» **AIM OF THE TASK**: Copy out, exactly as given, every line from the line with "family: Erinaceidae" to the end of the listing, both of those lines included.

» **GIVEN RECORDS**:
Start of Block

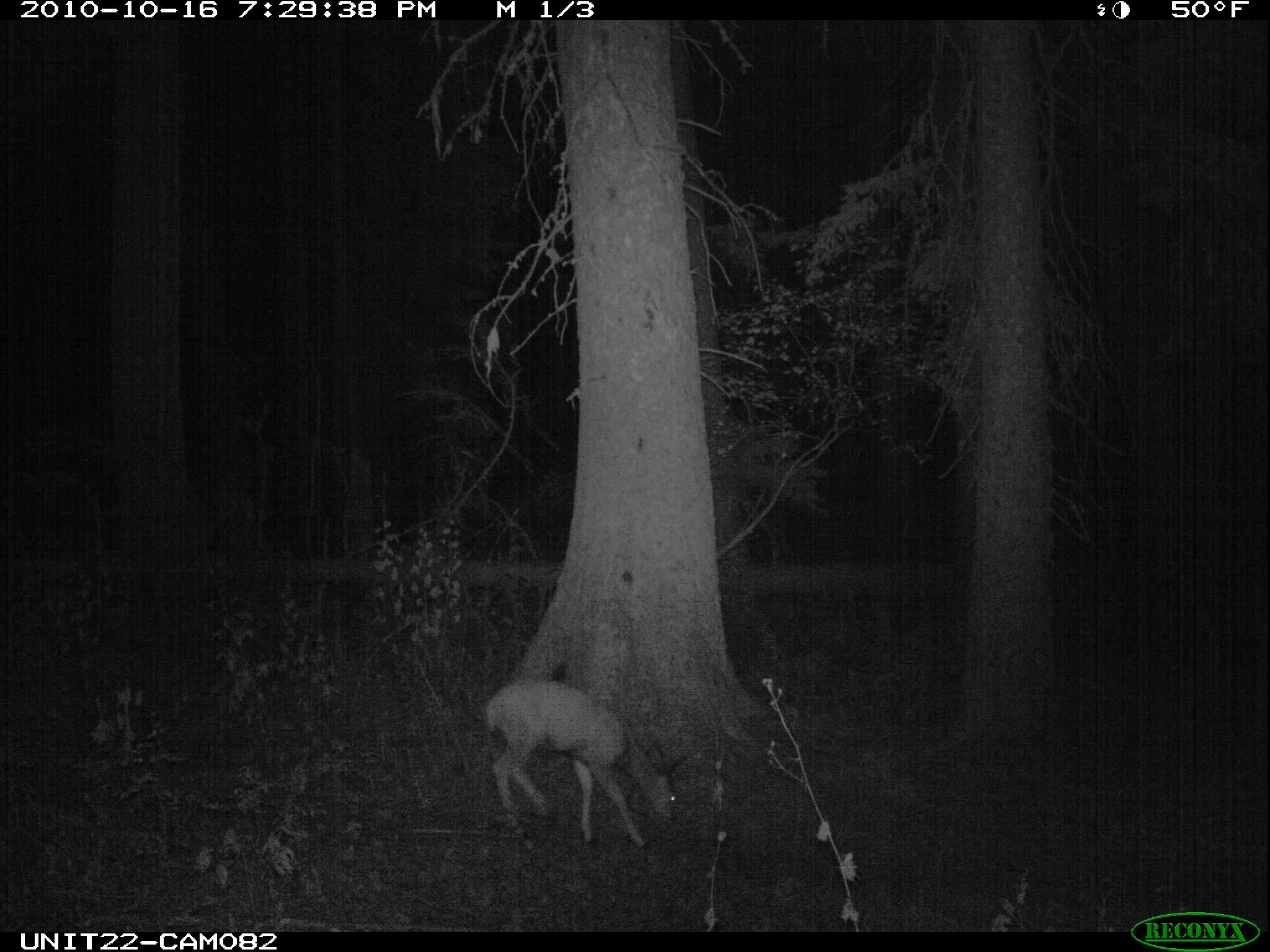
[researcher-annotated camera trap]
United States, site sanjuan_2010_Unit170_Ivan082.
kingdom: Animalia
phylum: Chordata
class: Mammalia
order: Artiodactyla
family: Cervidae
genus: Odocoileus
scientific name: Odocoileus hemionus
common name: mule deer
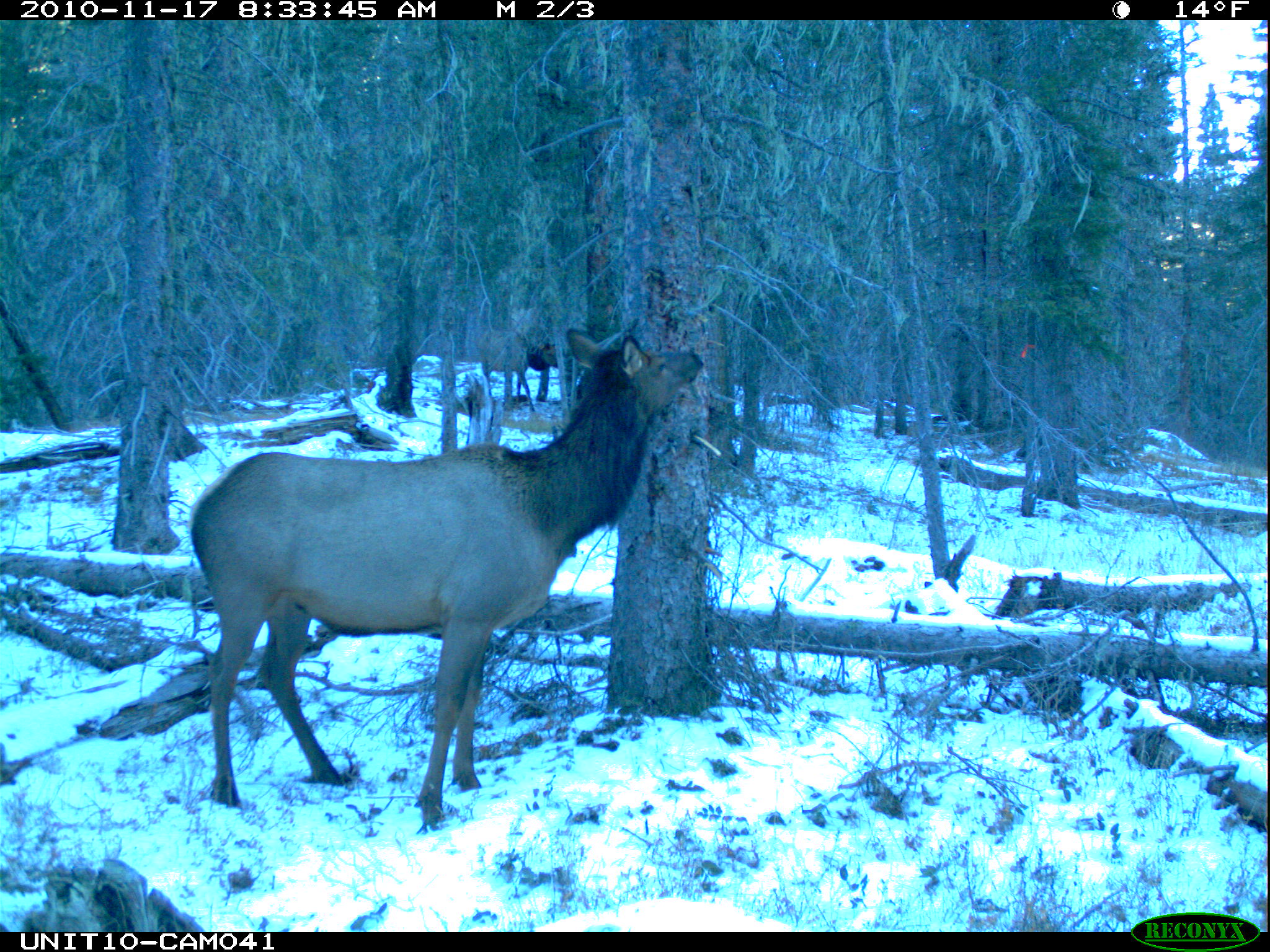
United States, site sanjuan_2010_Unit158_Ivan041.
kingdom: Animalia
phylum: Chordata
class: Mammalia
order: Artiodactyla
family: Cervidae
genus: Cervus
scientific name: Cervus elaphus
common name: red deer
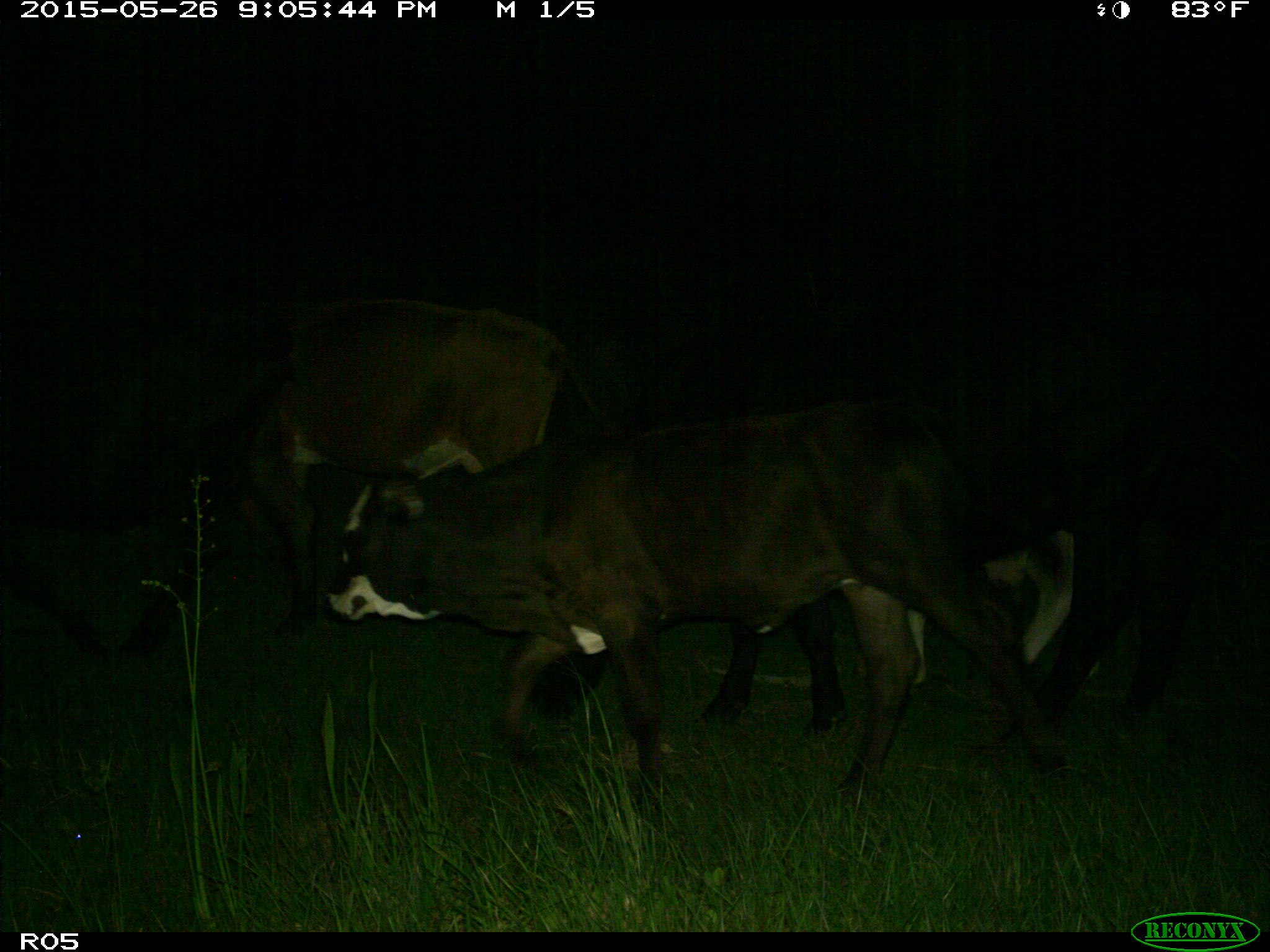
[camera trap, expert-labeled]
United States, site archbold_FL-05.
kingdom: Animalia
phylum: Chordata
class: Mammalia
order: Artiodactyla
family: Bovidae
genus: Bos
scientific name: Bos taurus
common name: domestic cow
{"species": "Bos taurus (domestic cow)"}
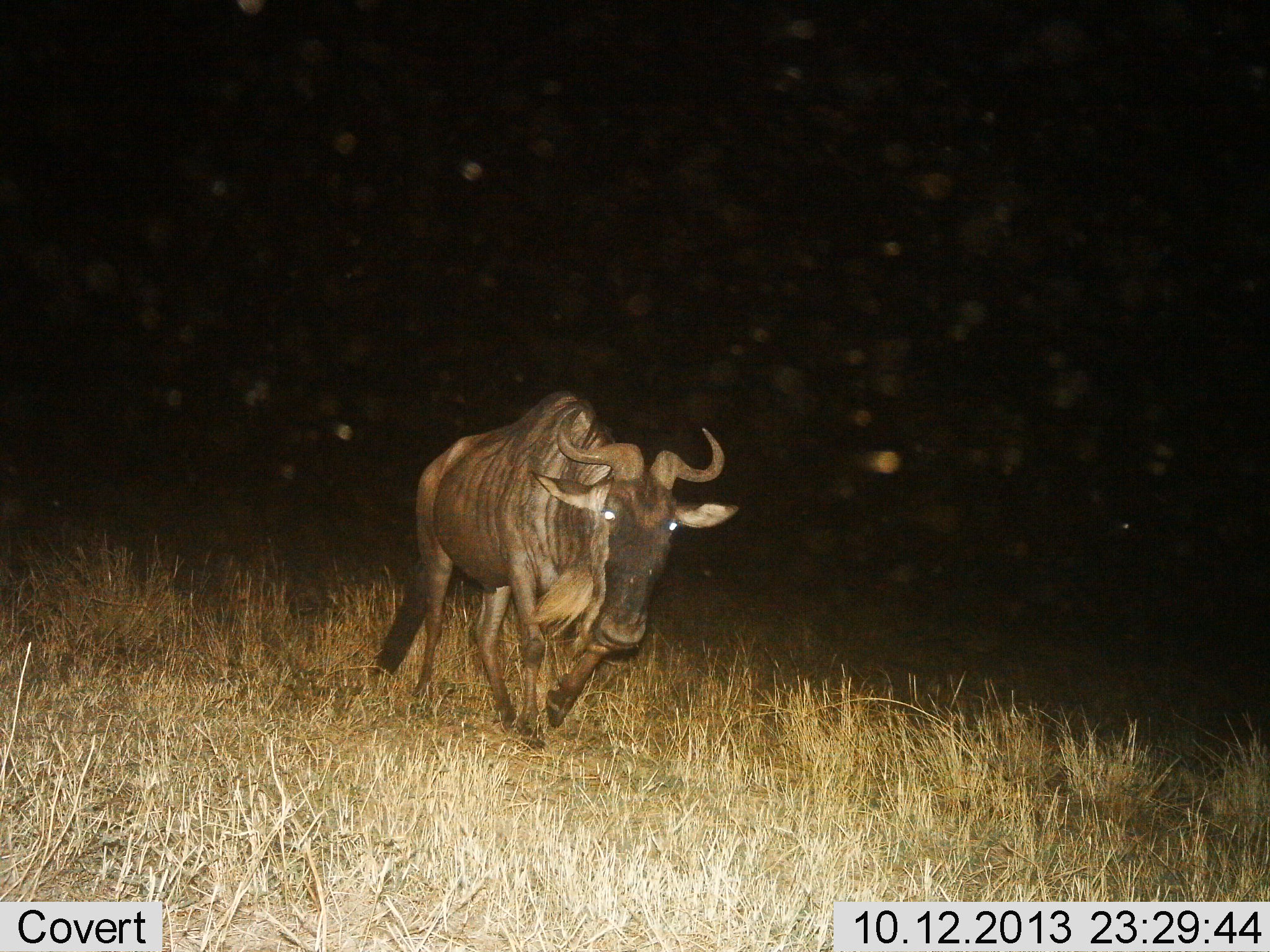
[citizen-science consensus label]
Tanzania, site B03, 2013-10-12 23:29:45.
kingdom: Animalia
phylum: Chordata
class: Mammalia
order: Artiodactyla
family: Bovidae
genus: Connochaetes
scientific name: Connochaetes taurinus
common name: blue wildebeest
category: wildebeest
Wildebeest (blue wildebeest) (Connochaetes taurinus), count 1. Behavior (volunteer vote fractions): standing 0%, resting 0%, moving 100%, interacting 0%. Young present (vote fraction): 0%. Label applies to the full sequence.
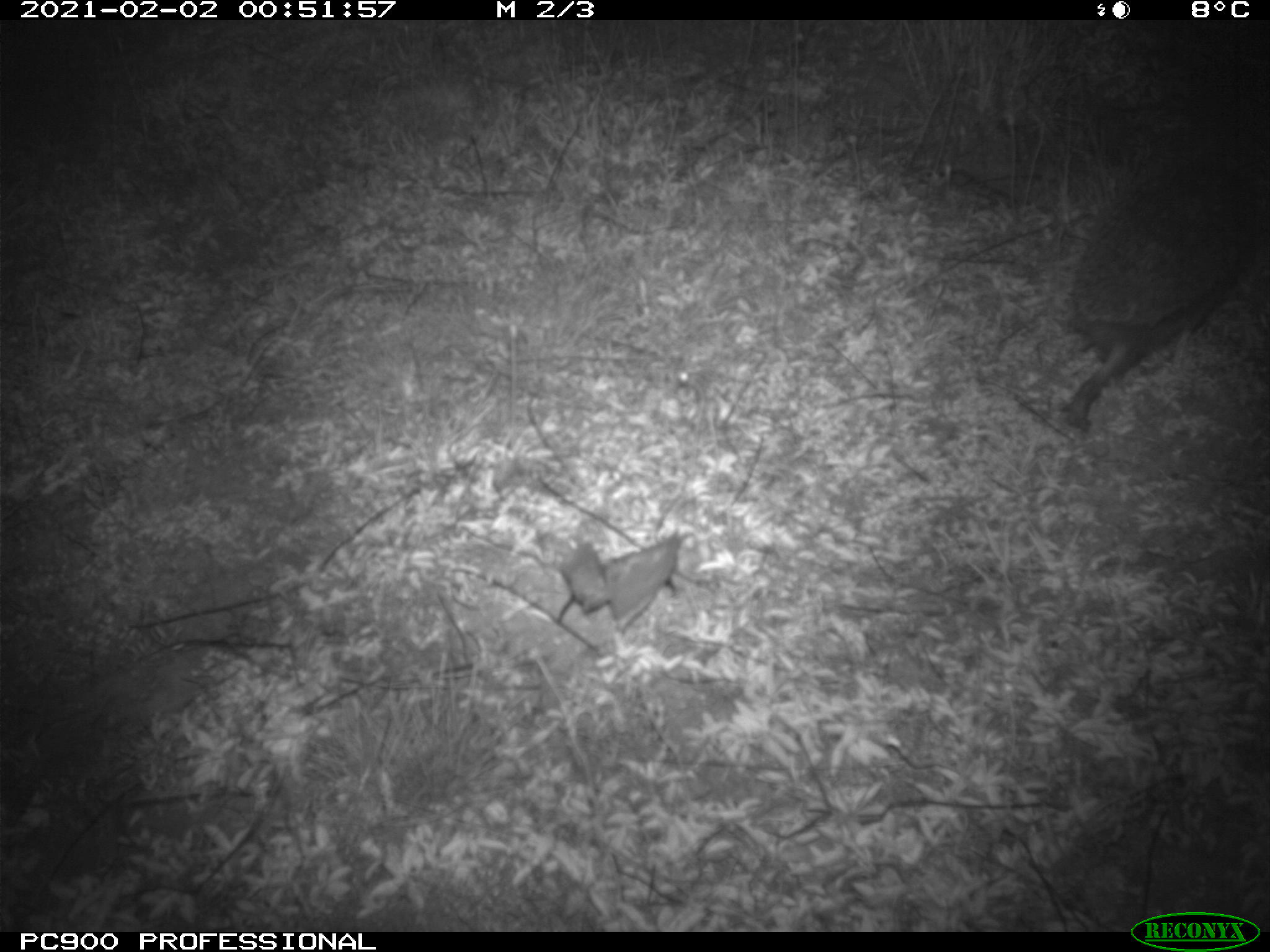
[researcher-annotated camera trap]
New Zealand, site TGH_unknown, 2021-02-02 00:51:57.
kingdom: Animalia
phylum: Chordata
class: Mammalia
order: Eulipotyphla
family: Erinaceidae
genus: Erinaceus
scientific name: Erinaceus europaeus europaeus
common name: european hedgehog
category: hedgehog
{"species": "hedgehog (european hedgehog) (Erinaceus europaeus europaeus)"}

End of Block

» **EXERCISE ANSWER**:
family: Erinaceidae
genus: Erinaceus
scientific name: Erinaceus europaeus europaeus
common name: european hedgehog
category: hedgehog
{"species": "hedgehog (european hedgehog) (Erinaceus europaeus europaeus)"}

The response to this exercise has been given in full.